Passage provided:
>>>
In this version, the controller rolls out new nodes in the workload cluster whenever the user upgrades the management cluster and its management components.
In eksctl anywhere
version v0.16.0
, we changed this behavior to allow users to be explicit when deciding which clusters to upgrade.
Therefore, workload clusters are no longer affected by management cluster upgrades.
Due to this change, each cluster must be individually upgraded to enjoy the latest features on all clusters.
If you have a management cluster running EKS Anywhere version v0.15, you can successfully upgrade to EKS Anywhere version v0.16 and observe no changes to any of its workload clusters.
When triggering a workload cluster upgrade after upgrading the management cluster, please keep in mind that it will not only apply your changes in the workload cluster spec, but also any new improvements included in the new EKS Anywhere controller that was upgraded on the management cluster. The changes in the EKS Anywhere controller can trigger a machine rollout on the workload cluster during upgrade, even if the changes to the workload cluster spec didn’t require one (for example, scaling down a worker node group).
Starting with EKS Anywhere v0.18, the image
/template
should include the Kubernetes version (either Cluster.Spec.KubernetesVersion
or Cluster.Spec.WorkerNodeGroupConfiguration[].KubernetesVersion
in the case of modular upgrades). For example, if the Kubernetes version is 1.24, the image
/template
must include 1.24, 1_24, 1-24 or 124.
<<<
[Spatial reasoning question data]
>>>
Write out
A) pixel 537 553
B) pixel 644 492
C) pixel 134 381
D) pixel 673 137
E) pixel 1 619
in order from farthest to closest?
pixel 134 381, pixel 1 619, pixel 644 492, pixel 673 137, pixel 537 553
<<<
Problems to work on:
• 1. Translate this sentence from the passage on EKS Anywhere cluster upgrades into Spanish: "Therefore, workload clusters are no longer affected by management cluster upgrades."
• 2. Continue the passage on EKS Anywhere cluster upgrades from its final sentence.
These rows are separate material and unrelated to the passage on EKS Anywhere cluster upgrades.

Responses for each task:
• 1. Por lo tanto, los clústeres de carga de trabajo ya no se ven afectados por las actualizaciones del clúster de administración.

• 2.
Prepare DHCP IP addresses pool
Please make sure to have sufficient available IP addresses in your DHCP pool to cover the new machines. The number of necessary IPs can be calculated from the machine counts and maxSurge config . For create operation, each machine needs 1 IP. For upgrade operation, control plane and workers need just 1 extra IP (total, not per node) due to rolling upgrade strategy. Each external etcd machine needs 1 extra IP address (ex: 3 etcd nodes would require 3 more IP addresses) because EKS Anywhere needs to create all the new etcd machines before removing any old ones. You will also need additional IPs to be equal to the number used for maxSurge. After calculating the required IPs, please make sure your environment has enough available IPs before performing the upgrade operation.
- Example 1, to create a cluster with 3 control plane node, 2 worker nodes and 3 stacked etcd, you will need at least 5 (3+2+0, as stacked etcd is deployed as part of the control plane nodes) available IPs. To upgrade the same cluster with default maxSurge (0), you will need 1 (1+0+0) additional available IPs.
- Example 2, to create a cluster with 1 control plane node, 2 worker nodes and 3 unstacked (external) etcd nodes, you will need at least 6 (1+2+3) available IPs. To upgrade the same cluster with default maxSurge (0), you will need at least 4 (1+3+0) additional available IPs.
- Example 3, to upgrade a cluster with 1 control plane node, 2 worker nodes and 3 unstacked (external) etcd nodes, with maxSurge set to 2, you will need at least 6 (1+3+2) additional available IPs.
EKS Anywhere Version Upgrades
We encourage that you stay up to date with the latest EKS Anywhere version, as new features, bug fixes, or security patches might be added in each release. You can find the content, such as supported OS versions and changelog, of each EKS Anywhere version on the What’s New page.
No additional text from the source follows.